Due to his alcoholism, George Gein died of a heart attack on April 1, 1940. Ed Gein was 34-years-old at that time and he and his brother were still living on the farm. Both the brothers began doing odd jobs as handymen around town to support the family. The townspeople considered them to be reliable. Ed even took up babysitting and seemed to get along better with children than adults.

But tragedy soon came knocking at the door. It was on May 16, 1944 that the property caught fire when the brothers were burning some marsh. After firefighters came to put out the fire, Ed reported that Henry was missing. A search party found Henry dead and face down. Mysteriously, he did not have any burn injuries on his body. His death at that point was ruled as asphyxiation. No foul play was suspected and no autopsy was conducted.

It was only much later on that a biographer reported that Henry actually suffered bruises to his head. Prior to this, Ed learned that Henry was involved with a divorced woman and planned on moving in with her and her two children. Henry voiced his opinions of Ed’s extreme attachment to their mother and spoke ill of her, which caused a deep sense of resentment in Ed.

After the death of his father and brother, Ed devoted his time solely to his mother after she had a stroke that paralyzed her.
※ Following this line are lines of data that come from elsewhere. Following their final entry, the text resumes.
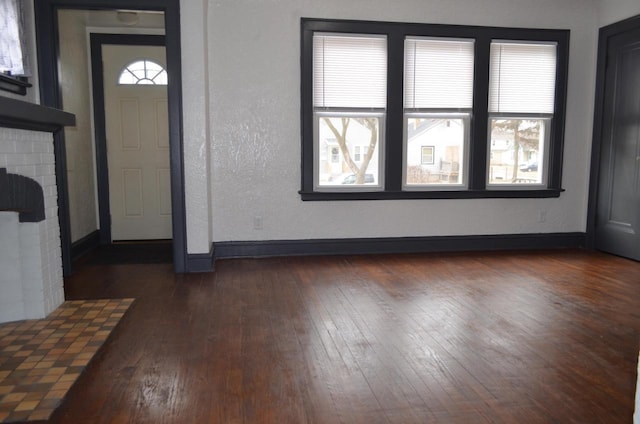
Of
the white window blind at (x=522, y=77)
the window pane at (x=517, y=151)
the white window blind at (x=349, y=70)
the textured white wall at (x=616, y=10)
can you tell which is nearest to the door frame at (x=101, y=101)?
the white window blind at (x=349, y=70)

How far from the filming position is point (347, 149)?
5.18 metres

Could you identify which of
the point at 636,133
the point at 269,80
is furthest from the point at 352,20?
the point at 636,133

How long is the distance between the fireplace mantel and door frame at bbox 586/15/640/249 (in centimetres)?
519

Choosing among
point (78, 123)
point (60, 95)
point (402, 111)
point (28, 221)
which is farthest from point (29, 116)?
point (402, 111)

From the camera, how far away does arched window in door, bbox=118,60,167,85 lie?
579 cm

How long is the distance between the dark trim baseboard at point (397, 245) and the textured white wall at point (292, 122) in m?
0.07

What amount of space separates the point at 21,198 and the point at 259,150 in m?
2.38

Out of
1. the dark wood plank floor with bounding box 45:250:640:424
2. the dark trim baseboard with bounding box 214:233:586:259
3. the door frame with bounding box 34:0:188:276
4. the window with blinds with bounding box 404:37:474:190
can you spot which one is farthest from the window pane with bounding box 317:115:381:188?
the door frame with bounding box 34:0:188:276

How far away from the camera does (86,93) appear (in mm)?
5523

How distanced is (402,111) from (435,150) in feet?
1.88

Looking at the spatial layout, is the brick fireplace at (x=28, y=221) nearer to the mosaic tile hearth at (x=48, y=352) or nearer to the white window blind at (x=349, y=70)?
the mosaic tile hearth at (x=48, y=352)

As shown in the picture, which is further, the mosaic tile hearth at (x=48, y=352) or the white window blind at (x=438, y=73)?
the white window blind at (x=438, y=73)

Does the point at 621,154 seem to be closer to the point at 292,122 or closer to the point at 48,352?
the point at 292,122

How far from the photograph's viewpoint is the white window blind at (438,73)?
5.14m
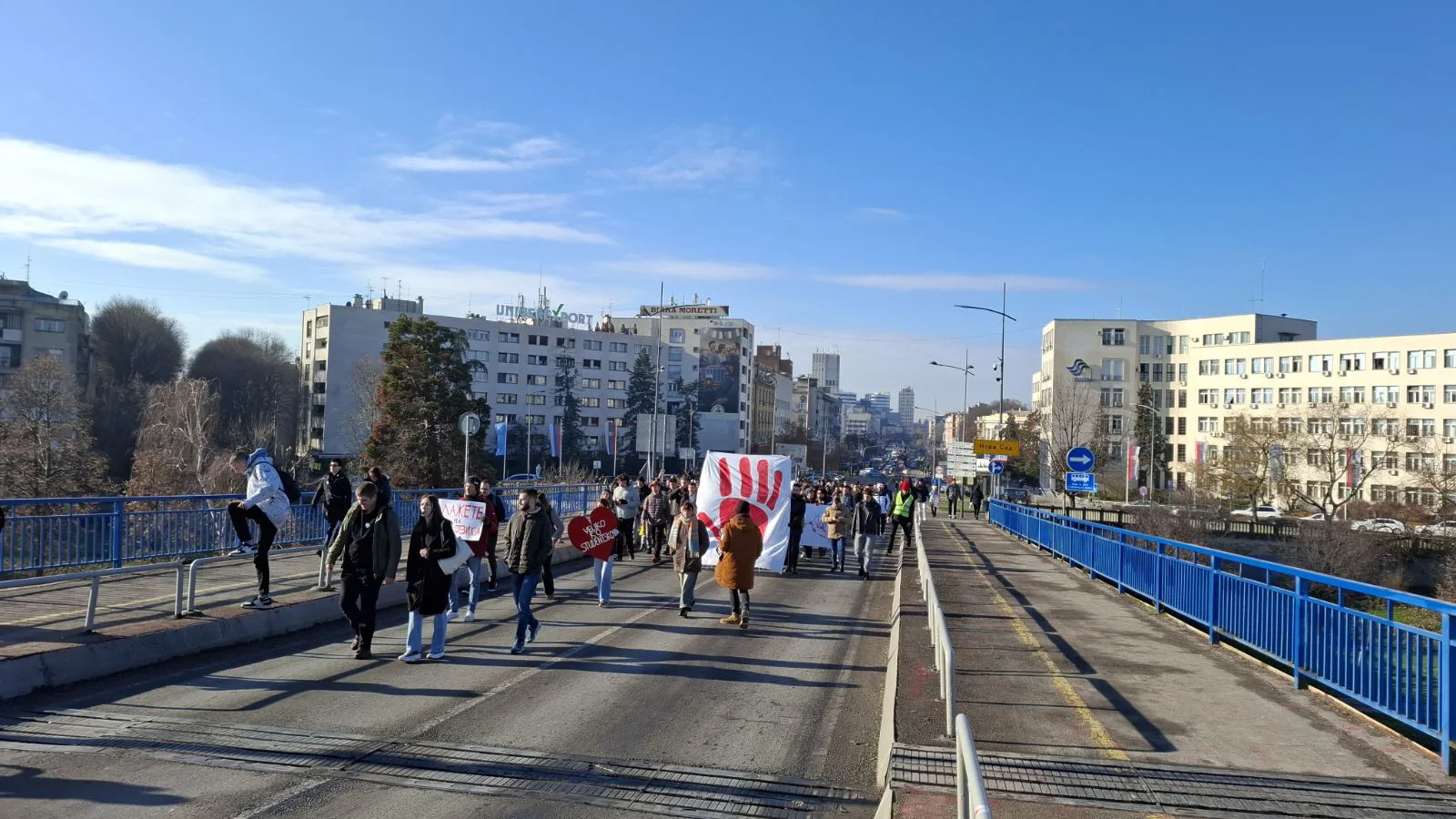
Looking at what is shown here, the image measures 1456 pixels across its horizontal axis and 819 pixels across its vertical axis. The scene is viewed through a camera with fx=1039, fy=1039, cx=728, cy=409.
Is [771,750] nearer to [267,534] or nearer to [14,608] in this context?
[267,534]

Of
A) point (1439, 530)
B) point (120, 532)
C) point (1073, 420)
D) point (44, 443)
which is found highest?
point (1073, 420)

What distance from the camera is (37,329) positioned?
287 ft

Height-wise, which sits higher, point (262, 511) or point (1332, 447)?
point (1332, 447)

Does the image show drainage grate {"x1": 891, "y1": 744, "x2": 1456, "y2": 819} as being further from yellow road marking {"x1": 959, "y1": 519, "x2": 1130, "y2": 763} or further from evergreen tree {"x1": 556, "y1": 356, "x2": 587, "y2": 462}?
evergreen tree {"x1": 556, "y1": 356, "x2": 587, "y2": 462}

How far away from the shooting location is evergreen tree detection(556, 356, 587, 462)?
10875 centimetres

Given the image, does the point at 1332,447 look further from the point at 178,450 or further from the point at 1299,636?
the point at 178,450

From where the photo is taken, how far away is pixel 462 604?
50.5 ft

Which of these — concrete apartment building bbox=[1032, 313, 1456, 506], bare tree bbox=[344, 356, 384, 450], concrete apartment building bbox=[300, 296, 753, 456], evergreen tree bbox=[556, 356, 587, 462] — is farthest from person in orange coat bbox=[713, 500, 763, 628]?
evergreen tree bbox=[556, 356, 587, 462]

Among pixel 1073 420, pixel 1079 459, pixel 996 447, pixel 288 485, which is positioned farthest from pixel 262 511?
pixel 1073 420

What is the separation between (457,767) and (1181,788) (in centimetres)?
460

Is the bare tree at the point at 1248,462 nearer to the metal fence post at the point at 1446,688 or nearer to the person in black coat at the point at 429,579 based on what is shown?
the metal fence post at the point at 1446,688

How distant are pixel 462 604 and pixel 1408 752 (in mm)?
11970

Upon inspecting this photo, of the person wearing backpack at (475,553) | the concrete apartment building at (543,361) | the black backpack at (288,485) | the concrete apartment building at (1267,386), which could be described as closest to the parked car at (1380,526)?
the concrete apartment building at (1267,386)

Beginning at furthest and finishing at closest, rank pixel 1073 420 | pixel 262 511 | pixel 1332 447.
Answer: pixel 1073 420 < pixel 1332 447 < pixel 262 511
She ultimately died at the age of 67 on December 29, 1945 after another stroke. This left Ed Gein all alone in the world, completely shattered.
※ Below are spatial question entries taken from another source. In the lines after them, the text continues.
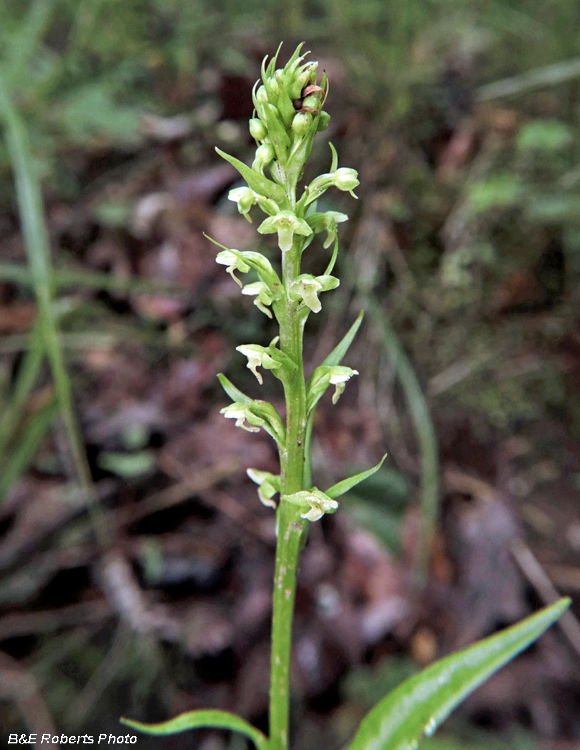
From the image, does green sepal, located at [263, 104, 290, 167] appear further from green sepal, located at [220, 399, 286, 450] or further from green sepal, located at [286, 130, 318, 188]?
green sepal, located at [220, 399, 286, 450]

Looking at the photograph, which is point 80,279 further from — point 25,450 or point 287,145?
point 287,145

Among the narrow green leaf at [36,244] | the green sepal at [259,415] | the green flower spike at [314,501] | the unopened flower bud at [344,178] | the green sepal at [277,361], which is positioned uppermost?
the narrow green leaf at [36,244]

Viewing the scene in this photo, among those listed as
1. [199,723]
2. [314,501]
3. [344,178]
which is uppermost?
[344,178]

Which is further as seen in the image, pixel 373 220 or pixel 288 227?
pixel 373 220

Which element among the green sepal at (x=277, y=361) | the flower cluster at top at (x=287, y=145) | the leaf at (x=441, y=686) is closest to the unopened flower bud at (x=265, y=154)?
the flower cluster at top at (x=287, y=145)

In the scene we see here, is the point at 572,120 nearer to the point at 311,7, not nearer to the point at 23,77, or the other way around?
the point at 311,7

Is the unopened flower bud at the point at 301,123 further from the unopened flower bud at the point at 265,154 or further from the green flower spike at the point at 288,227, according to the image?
the green flower spike at the point at 288,227

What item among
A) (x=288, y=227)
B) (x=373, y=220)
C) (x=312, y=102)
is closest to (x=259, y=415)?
(x=288, y=227)
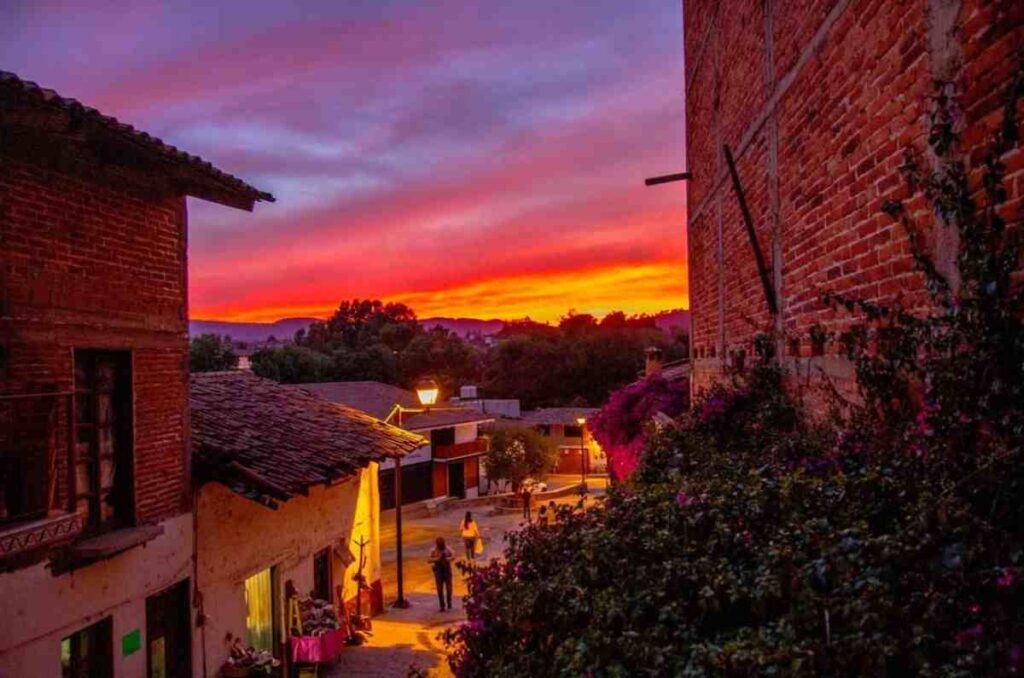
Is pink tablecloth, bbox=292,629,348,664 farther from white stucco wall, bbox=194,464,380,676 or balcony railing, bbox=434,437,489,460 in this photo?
balcony railing, bbox=434,437,489,460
Murder & Shocking Discoveries

Bernice Worden was a hardwood store owner in Plainfield. On November 16, 1957, she disappeared. Worden’s son, Frank Worden, who was the deputy sheriff, entered the store that evening only to find the cash register open and blood stains on the floor. 

A sales receipt in Worden’s name showed that Gein was the last person she had made a receipt out to. Ed Gein was arrested that same evening and the police searched his farm.

When a deputy sheriff from Waushara County searched Gein’s home, they found Worden’s decapitated body. She was hung by her legs, upside down, a crossbar was at her ankles and her wrists were tied with ropes. She had been shot with a .22 caliber rifle and her body had been mutilated.

Upon searching his home further, they noticed that the rooms that his mother used to use were in pristine condition, but the rest of the house was a mess. Piles of furniture and anatomy books were found. Even more shocking was the discovery of human organs that were stored in jars and skulls that were used as bowls. 

They found chair seats covered in human skin, a belt made out of nipples, masks made from female corpses, Worden’s heart in a plastic bag in front of his stove, a lampshade made out of the skin of a human face and skulls on the bedposts. Mary Hogan’s skull was kept in a box and her face mask was found in a paper bag.

Gein would wear these human skin masks and woman skin suit, in an attempt to “crawl” into his mother’s skin. Upon questioning, he admitted having made as many as 40 trips to the cemetery and exhumed graves of middle-aged women who had died recently that resembled his mother. He then transported them back home, to skin them. What Gein did was in a way more creepy than the infamous Japanese experiments on human subjects.

Trial & Death

Gein was tried for first-degree murder on November 21, 1957. Since he was diagnosed with schizophrenia he was considered “unfit” and he pleaded “not guilty by reason of insanity”. He was sent to Central State Hospital for the Criminally Insane and later transferred to Mendota State Hospital, Wisconsin. 

On November 14, 1968 he was tried again and found guilty for first-degree murder of Worden. He had also confessed to killing Mary Hogan. He was sent back to Central State Hospital as he was proved to be insane during the first trial. He died at the Mendota Mental Health Institute on July 26, 1984 from respiratory failure and lung cancer.